His voice drops lower, rougher.
“You will not die.”
It’s not a plea. It’s a command. Solid. Blazing. Horrible. Intimate.
“Live, you idiot,” he breathes. “Live so I can keep loathing you properly.”
And then you wake with a gasp.
Blood on your tongue. A gash across your shoulder. Screams in the distance. The world shuddered back into motion.
Age 20:
It’s the year he takes over Dressrosa. Crowned de facto king after what the papers cheerfully call a “peaceful transition of power.” You snort into your tea and accidentally choke.
Peaceful, your ass.
The article is accompanied by a photo of him on the palace balcony, looking like a war criminal in designer shades, surrounded by confetti and terrified nobles. There’s a quote, too, of course. Something bland and regal. You don’t read it. You don’t need to.
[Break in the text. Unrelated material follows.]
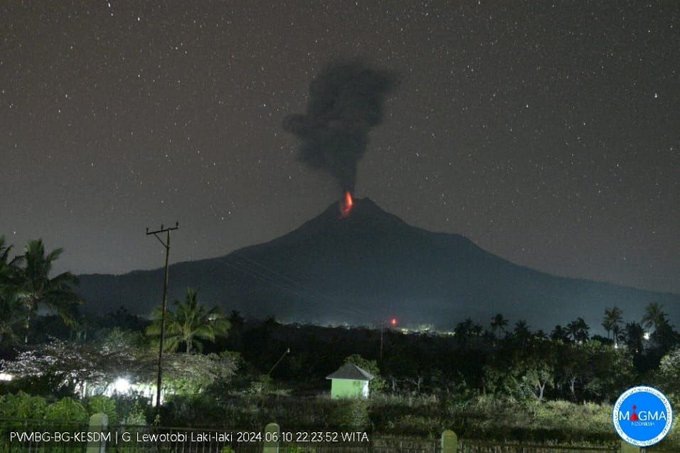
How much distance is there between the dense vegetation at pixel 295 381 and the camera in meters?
27.5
Because you already know what he said to you.
You’ve been getting little psychic postcards all week. And by postcards, you mean whispered threats with the cadence of a marriage proposal.
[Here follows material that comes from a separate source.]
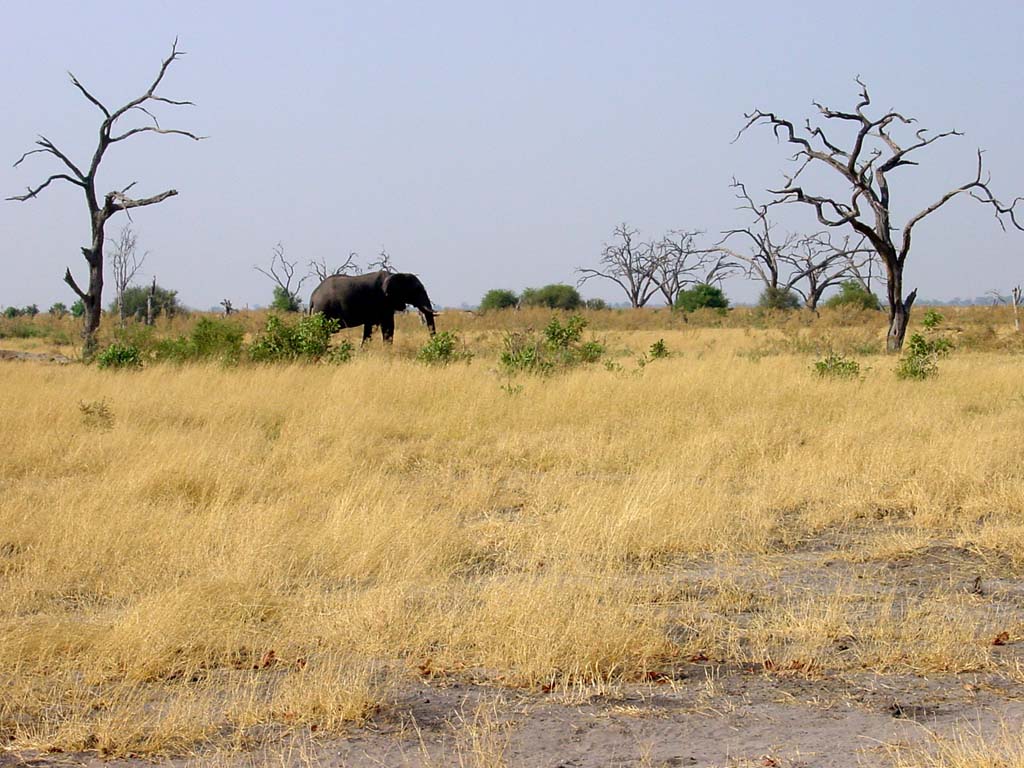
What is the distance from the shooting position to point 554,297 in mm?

“Did you know I rewrote the laws of Dressrosa? Guess whose name is outlawed now? It starts with yours.” He’s such a smug braggart. “The throne’s missing something. I think it’s you.”
You set the paper down.
He’s a king now.
You grab your emergency mental foghorn.
Time to pretend you’ve never heard of wine, or thrones, or—God forbid—him.
He’s quieter now, which is worse. Before, he was noise incarnate: arrogant laughter and swaggering monologues, honeyed venom laced with entitlement. The man once used magical thread powers to dramatically soliloquize from the top of a castle. Subtlety was not in his vocabulary.
But lately?
He doesn’t scream anymore. He studies you.
The tether hums faintly, the bond never broken, just waiting. He tracks your moods like a cartographer of storms; silent, focused, and unnervingly accurate. He tracks your emotional rhythms like clockwork.
“Sad today. Tried cooking yesterday and got hurt. Maybe a burn.”
He speaks to no one in particular when it happens. Sometimes aloud. Sometimes just into the smoke. He reconstructs your voice with surgical precision. Imagines the expressions you’d make. Catalogs the things you hate about him, and commits them to memory like a prayer.
The bond has become something of an altar that he’s decided is holy. And you are extremely concerned about what a man like Donquixote Doflamingo qualifies as holy.
"I’ll find you eventually, cariño. You’re the only good thing the world gave me. You’re mine. You know that, right?"
And the worst part?
You feel it.
That subtle tug in your chest. That phantom ache whenever he’s angry. Or restless. Or, God help you, lonely. It drags through your ribcage like ghost wire, cold and aching.
“Speak to me. Scream at me. Hate me. I’ll take anything. Just don’t go silent.”
He sends thoughts now like love letters. Each one is worse than the last.
“Today, I stabbed a man for snoring. Thinking of you.”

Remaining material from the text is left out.